Navigating a Project Roadmap Obstacle
Problem
The product team for DSA faced a major challenge: the beta release was scheduled before the full data transfer for key features would be complete. This meant that critical insights and dashboards wouldn’t be fully functional at launch, potentially impacting user experience and adoption.
Action
To address this, I collaborated with stakeholders to analyze available data and identify feasible solutions. I conducted analysis to determine which features could still provide meaningful value despite incomplete data. By optimizing dashboards and workflows, I ensured clarity, set accurate user expectations, and maintained engagement throughout the beta phase.
Result
We determined that launching the beta with a focus on sales and reviews would be the most impactful and aligned with core user needs. By prioritizing these features and designing the interface to support future data integration, we delivered a valuable and usable experience at launch. This approach allowed early adopters to gain immediate value from the platform while ensuring a seamless transition as additional data and features were integrated post-launch.
Ratings & Reviews
The Ratings & Reviews dashboard to help brands and retailers monitor customer sentiment, identify emerging product issues, and track review trends at scale.
User research revealed that teams struggled to make sense of sales correlation to ratings and product issues affecting ratings. To address this, I created a dashboard experience that includes sales data and connects changes in ratings with key factors that surfaced in customer sentiments. Users can easily explore how these variables impact trends over time.
The result: better visibility into what’s driving customer perception and a stronger connection between digital shelf activity and real-world customer response.
This image showcases a new feature for setting customized benchmarks for key metrics. Users can set custom targets and receive visual feedback regarding goals met. This interaction model supports and empowers users to define success on their terms and reinforces positive performance with subtle visual cues.
Sales
The Sales Dashboard was designed to help teams monitor product performance across sellers and uncover growth opportunities using data-driven insights.
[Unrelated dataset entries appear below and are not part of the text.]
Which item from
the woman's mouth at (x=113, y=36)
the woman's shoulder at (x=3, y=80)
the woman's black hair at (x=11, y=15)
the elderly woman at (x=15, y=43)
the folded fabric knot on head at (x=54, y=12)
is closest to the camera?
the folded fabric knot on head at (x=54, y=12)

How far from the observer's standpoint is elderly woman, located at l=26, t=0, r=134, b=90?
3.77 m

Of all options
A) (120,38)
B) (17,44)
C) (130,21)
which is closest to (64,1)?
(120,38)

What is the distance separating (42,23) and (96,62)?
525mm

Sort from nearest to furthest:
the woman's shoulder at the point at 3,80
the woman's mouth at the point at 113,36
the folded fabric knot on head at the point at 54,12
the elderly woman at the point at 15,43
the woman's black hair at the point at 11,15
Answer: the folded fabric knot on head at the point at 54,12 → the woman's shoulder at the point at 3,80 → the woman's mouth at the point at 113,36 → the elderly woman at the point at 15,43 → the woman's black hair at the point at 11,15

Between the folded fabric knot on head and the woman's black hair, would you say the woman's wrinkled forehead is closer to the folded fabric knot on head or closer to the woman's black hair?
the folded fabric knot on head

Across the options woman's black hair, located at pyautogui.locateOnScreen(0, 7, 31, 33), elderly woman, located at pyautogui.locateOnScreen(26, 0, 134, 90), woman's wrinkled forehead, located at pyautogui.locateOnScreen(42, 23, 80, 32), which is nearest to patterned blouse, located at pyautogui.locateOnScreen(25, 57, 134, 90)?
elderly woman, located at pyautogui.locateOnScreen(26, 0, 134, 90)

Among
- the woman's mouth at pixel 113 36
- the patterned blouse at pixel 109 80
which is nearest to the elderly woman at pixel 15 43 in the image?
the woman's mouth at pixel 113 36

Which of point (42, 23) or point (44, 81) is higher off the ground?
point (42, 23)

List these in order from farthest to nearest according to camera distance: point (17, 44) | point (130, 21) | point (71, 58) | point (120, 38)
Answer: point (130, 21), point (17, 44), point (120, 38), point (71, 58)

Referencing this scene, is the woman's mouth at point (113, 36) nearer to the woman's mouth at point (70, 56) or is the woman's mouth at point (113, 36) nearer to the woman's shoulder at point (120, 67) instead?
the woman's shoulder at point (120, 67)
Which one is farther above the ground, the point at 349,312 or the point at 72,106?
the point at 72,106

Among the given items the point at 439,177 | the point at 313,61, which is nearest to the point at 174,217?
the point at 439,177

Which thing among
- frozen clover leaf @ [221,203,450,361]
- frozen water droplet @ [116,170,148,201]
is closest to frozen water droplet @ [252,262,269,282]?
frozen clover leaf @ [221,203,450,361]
The dashboard enables users to track product sales across different retail partners and identify trends over time, including item Sales Trends, 3rd Party Trends, Merchant Trends, and Unit Velocity. Enhanced data science and AI uncover data-driven insights, providing in-depth growth opportunities.
Additionally, based on key user input, I designed a module that allows users to create customized benchmarks for Units Sold, Sales, and Lost Sales. This empowers teams to define their own success metrics, monitor performance against internal goals or market standards, and quickly identify underperforming products or emerging wins.
Feel free to check out the prototype yourself 🙂
Digital Shelf Analytics prototype. Please note that not every item is clickable.
Next Steps & Reflections
This foundational work established a scalable framework that can grow alongside the product. With key workflows clarified, user needs validated, and stakeholder alignment achieved, the beta release laid the groundwork for a usable, testable product focused on enhancing users digital shelf experience. The initial features prioritized stakeholder alignment and the integration of early user feedback.
Moving forward, the focus will be on scaling the product’s capabilities:
- Adding additional pages and features.
- Further enhancing interactivity by introducing drilldowns, comparisons, and advanced filtering, supporting deeper analysis.
- User testing and iterating based on Beta feedback.
This project highlighted the importance of balancing internal priorities with user needs—especially when building toward an MVP. Navigating ambiguity and shifting requirements helped sharpen the team’s ability to prioritize features that delivered real value early on, while setting up a clear path for future growth. The work completed in this phase ensures that the product can evolve in both scope and complexity, without sacrificing usability.